▶ [WHAT YOU NEED TO DO]
What is the title of the new Paul McCartney album mentioned in the DVD gift guide?

▶ [SOURCE EXTRACT]
--- START ---

Seriously: I thank you for the thought, but, please, don't buy me DVDs. I have a couple thousand of the things, and while I do love them so, I don't need anymore right now.
However, if you give me fruitcake instead, I will be pissed and will mock you at holiday gatherings.
Wait a minute! This isn't supposed to be about me--it's about you, and I want to help you with the whole shopping thing, what with this being one of them newfangled last-minute gift guides and all. Therefore, here's a summary of the DVDs that made me go "Yah!" this past year. Use this guide wisely, for if it is misused, dire consequences await: Big DVD-store employees will curse you and may even beat you with sticks.
Here's the list of gifts you might want to buy for others, but not me, because I obviously have them. In some cases, I have them in doubles. If I can give you some HD-DVD guidance on some of these titles, I happily will.
The films of Stanley Kubrick have been out on DVD before, but these releases are, by far, the best editions yet of his work. This set includes freshly transferred versions of 2001: A Space Odyssey, Eyes Wide Shut, Full Metal Jacket, The Shining and A Clockwork Orange. In some cases (especially The Shining and Clockwork), there are all-new bonus features. And, damn, the movies look and sound great. Beyond how good they look in the standard DVD format, I've seen The Shining and 2001 in HD-DVD. It was a religious experience. If you don't have a hi-def TV and some form of a higher-definition DVD player yet, 'tis the season to get cracking. All titles can be purchased individually, and HD-DVD and Blu-Ray versions can only be purchased as single discs.
Damn, I had a ton of fun with this set, featuring Sir Paul's solo and Wings videos--pretty much all of them--on two highly entertaining discs, with a third containing great live stuff. Paul provides commentaries for many of the videos, and he's a terrific tour guide. McCartney has had a good year (his new album, Memory Almost Full, is one of his best), and this is a great capper for any fan. Now that I mention it, this set doesn't include the videos from Memory Almost Full, but it has plenty of great older stuff. This will give you a renewed appreciation for "Say Say Say," which is somewhat disturbing, because that song sucks.

--- END ---

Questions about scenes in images
--- START ---

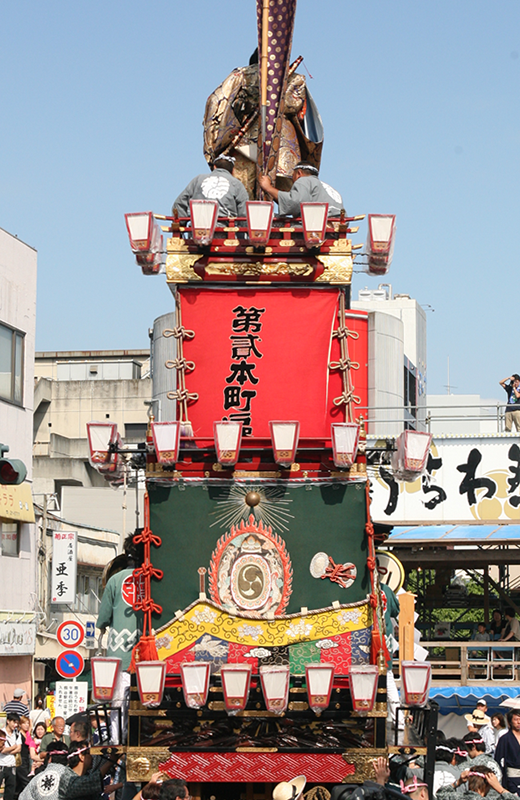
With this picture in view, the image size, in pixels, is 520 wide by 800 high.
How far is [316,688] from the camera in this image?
1189 cm

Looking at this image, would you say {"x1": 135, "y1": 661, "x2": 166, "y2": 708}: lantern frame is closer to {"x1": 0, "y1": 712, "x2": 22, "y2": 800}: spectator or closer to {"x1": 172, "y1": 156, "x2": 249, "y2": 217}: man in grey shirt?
{"x1": 0, "y1": 712, "x2": 22, "y2": 800}: spectator

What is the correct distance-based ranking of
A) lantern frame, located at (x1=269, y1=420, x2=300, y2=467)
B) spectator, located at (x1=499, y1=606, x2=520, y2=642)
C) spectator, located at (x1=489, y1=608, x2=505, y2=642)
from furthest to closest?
1. spectator, located at (x1=489, y1=608, x2=505, y2=642)
2. spectator, located at (x1=499, y1=606, x2=520, y2=642)
3. lantern frame, located at (x1=269, y1=420, x2=300, y2=467)

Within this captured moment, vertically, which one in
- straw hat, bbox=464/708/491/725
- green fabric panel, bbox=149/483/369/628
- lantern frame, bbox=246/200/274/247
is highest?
lantern frame, bbox=246/200/274/247

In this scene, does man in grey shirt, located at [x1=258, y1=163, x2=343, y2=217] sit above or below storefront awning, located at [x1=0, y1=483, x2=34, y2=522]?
above

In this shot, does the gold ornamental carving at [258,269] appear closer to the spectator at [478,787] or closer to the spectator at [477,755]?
the spectator at [477,755]

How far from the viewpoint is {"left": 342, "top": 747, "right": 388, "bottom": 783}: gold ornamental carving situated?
1228 cm

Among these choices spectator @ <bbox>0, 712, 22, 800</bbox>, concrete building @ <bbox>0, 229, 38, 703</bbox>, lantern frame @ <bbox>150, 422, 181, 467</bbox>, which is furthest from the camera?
concrete building @ <bbox>0, 229, 38, 703</bbox>

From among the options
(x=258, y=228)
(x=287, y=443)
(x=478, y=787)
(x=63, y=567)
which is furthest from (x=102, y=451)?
(x=63, y=567)

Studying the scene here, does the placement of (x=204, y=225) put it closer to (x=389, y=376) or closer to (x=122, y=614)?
(x=122, y=614)

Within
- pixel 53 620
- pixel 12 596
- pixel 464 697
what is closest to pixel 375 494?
pixel 464 697

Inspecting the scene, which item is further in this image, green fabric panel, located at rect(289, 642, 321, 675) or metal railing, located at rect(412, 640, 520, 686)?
metal railing, located at rect(412, 640, 520, 686)

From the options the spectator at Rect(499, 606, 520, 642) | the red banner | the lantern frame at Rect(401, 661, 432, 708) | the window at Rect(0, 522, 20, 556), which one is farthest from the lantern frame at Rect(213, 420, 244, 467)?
the window at Rect(0, 522, 20, 556)

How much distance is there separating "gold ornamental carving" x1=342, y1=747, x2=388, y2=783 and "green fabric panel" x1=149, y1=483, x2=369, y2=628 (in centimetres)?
154

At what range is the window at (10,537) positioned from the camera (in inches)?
1028
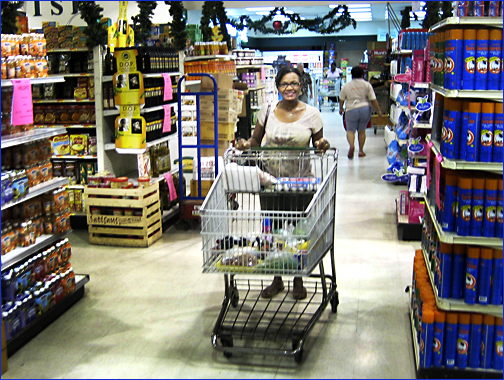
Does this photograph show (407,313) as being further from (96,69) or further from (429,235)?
(96,69)

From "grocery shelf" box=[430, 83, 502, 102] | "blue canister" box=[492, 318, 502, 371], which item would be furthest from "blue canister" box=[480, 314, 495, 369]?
"grocery shelf" box=[430, 83, 502, 102]

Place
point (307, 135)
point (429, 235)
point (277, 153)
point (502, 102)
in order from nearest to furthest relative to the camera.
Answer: point (502, 102) → point (429, 235) → point (277, 153) → point (307, 135)

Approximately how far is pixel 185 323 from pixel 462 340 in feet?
5.89

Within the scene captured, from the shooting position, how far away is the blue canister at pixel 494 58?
2799 millimetres

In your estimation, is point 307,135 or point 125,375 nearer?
point 125,375

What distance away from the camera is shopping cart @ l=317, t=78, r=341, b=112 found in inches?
882

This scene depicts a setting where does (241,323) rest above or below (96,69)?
below

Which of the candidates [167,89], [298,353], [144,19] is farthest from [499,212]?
[144,19]

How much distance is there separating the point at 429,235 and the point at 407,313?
0.77 metres

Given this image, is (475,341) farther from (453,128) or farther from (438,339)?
(453,128)

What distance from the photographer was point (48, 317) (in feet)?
12.9

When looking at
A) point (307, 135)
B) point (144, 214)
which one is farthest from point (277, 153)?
point (144, 214)

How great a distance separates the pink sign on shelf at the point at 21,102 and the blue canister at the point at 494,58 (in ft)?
8.82

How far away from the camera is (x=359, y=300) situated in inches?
170
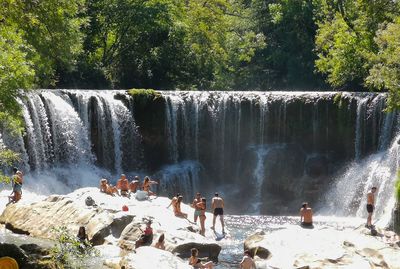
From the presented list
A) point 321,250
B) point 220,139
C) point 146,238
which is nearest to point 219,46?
point 220,139

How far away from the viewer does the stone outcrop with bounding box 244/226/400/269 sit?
1535 centimetres

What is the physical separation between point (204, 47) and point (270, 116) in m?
14.6

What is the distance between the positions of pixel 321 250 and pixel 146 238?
4404mm

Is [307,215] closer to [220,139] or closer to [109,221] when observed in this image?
[109,221]

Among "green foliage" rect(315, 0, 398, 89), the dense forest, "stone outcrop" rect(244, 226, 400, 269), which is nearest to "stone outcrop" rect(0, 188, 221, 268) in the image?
"stone outcrop" rect(244, 226, 400, 269)

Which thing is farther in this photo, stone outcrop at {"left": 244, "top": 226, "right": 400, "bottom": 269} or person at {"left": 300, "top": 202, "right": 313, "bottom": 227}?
person at {"left": 300, "top": 202, "right": 313, "bottom": 227}

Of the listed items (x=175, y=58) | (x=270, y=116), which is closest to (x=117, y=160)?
(x=270, y=116)

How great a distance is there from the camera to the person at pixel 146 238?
17.0 m

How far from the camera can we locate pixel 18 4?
33.9 ft

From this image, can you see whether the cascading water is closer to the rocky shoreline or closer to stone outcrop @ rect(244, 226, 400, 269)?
the rocky shoreline

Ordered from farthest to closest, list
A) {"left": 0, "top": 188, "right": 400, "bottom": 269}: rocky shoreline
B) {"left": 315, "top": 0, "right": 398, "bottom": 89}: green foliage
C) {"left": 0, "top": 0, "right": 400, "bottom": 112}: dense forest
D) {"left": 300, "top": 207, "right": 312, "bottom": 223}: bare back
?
{"left": 0, "top": 0, "right": 400, "bottom": 112}: dense forest, {"left": 315, "top": 0, "right": 398, "bottom": 89}: green foliage, {"left": 300, "top": 207, "right": 312, "bottom": 223}: bare back, {"left": 0, "top": 188, "right": 400, "bottom": 269}: rocky shoreline

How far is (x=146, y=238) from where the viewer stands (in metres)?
17.1

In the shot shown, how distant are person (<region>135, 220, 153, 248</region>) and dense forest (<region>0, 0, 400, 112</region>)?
14.8m

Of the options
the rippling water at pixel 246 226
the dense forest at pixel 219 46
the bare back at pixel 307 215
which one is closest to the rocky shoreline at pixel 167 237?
the rippling water at pixel 246 226
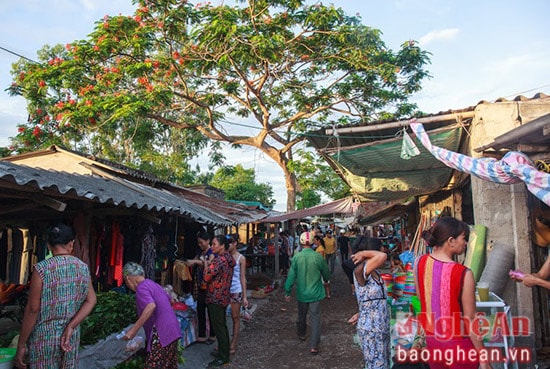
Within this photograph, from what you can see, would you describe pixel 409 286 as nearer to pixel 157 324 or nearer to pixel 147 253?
pixel 157 324

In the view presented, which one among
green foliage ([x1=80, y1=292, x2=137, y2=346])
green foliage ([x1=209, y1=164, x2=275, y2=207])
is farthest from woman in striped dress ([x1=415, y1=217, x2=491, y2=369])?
green foliage ([x1=209, y1=164, x2=275, y2=207])

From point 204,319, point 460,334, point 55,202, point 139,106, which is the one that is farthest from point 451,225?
point 139,106

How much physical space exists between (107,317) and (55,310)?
234 cm

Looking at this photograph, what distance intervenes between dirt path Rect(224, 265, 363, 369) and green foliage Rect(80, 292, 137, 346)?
1670 millimetres

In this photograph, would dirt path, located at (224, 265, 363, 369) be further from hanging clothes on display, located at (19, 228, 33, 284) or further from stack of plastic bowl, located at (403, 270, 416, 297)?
hanging clothes on display, located at (19, 228, 33, 284)

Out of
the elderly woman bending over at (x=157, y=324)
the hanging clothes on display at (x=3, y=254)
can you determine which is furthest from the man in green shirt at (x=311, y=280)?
the hanging clothes on display at (x=3, y=254)

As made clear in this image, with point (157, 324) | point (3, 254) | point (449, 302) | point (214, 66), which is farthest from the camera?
point (214, 66)

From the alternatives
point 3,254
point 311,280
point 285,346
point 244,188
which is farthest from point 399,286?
point 244,188

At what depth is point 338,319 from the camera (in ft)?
28.6

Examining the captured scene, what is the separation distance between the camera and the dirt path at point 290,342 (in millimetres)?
6012

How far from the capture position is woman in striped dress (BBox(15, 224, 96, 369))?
10.2 feet

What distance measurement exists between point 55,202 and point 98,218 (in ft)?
8.10

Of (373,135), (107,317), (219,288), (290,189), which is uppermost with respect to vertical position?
(290,189)

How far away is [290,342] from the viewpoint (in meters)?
7.15
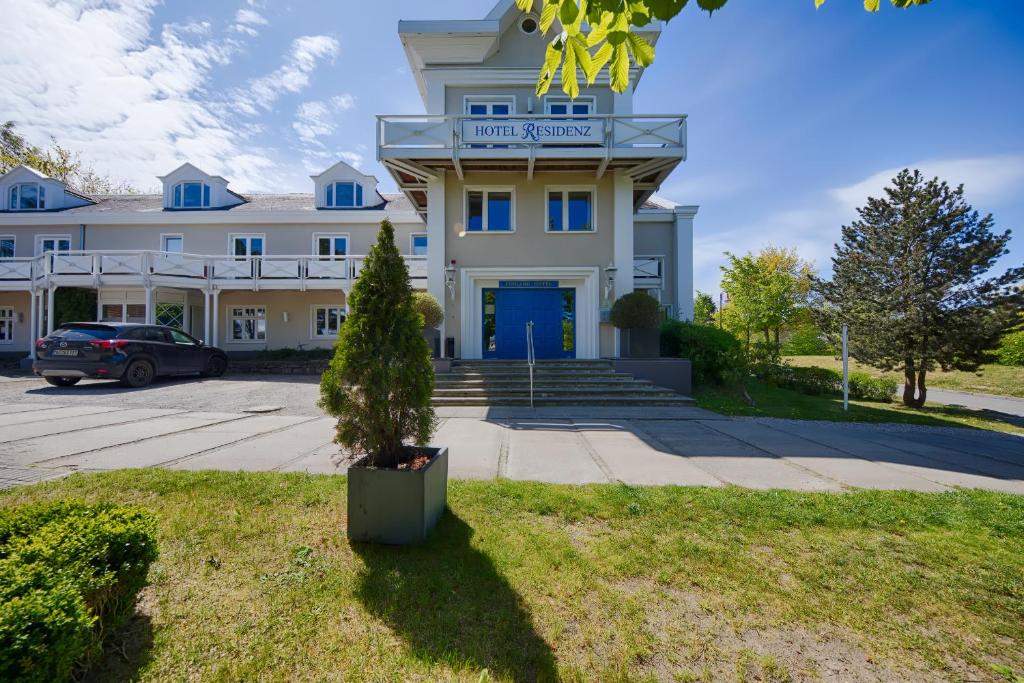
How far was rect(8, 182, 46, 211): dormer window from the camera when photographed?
876 inches

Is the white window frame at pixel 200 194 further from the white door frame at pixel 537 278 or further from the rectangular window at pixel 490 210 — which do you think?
the white door frame at pixel 537 278

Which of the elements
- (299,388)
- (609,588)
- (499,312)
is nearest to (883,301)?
(499,312)

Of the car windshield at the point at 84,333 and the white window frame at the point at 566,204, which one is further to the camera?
the white window frame at the point at 566,204

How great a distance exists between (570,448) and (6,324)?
1190 inches

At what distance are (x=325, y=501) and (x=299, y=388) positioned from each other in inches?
394

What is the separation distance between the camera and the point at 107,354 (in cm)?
1124

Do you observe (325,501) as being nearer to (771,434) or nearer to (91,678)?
(91,678)

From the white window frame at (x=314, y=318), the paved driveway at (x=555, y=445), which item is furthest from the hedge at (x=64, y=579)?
the white window frame at (x=314, y=318)

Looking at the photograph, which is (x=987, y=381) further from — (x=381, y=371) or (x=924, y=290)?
(x=381, y=371)

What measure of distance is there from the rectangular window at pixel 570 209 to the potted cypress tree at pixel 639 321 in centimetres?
291

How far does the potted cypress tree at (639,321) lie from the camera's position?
12.4 metres

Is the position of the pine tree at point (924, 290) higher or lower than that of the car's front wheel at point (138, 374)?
higher

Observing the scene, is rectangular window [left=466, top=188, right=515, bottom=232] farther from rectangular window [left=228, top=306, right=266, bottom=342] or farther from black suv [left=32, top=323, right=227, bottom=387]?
rectangular window [left=228, top=306, right=266, bottom=342]

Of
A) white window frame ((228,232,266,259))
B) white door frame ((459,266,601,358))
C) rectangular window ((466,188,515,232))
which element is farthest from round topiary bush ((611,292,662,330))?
white window frame ((228,232,266,259))
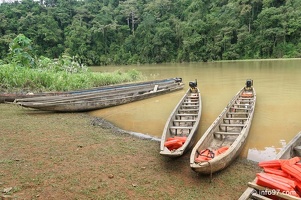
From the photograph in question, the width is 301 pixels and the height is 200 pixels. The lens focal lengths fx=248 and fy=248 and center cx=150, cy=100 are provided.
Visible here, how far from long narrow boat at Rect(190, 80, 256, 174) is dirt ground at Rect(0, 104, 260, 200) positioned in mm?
249

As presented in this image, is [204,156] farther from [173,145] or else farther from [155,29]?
[155,29]

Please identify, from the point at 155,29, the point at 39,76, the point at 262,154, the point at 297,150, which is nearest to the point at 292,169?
the point at 297,150

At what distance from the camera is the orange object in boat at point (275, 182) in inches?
101

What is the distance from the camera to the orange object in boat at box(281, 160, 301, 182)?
2744mm

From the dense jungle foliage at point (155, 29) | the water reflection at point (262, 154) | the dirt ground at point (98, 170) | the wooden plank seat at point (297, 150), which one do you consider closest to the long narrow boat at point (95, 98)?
the dirt ground at point (98, 170)

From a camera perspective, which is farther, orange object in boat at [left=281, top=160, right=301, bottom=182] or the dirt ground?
the dirt ground

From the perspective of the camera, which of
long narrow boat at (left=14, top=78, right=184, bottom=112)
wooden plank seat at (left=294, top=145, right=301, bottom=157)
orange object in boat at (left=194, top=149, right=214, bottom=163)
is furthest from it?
long narrow boat at (left=14, top=78, right=184, bottom=112)

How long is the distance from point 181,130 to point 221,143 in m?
0.88

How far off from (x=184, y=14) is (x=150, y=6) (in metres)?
6.42

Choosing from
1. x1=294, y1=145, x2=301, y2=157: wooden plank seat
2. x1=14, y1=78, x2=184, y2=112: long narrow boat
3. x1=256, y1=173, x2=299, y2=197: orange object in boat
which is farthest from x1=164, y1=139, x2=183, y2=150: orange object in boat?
x1=14, y1=78, x2=184, y2=112: long narrow boat

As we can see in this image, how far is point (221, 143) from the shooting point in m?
4.46

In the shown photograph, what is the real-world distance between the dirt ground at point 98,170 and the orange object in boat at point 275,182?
48cm

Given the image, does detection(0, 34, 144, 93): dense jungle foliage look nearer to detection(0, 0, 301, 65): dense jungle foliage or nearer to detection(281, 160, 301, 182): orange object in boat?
detection(281, 160, 301, 182): orange object in boat

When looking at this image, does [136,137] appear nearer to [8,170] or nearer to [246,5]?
[8,170]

--- END ---

▶ [FULL ANSWER]
Memory Almost Full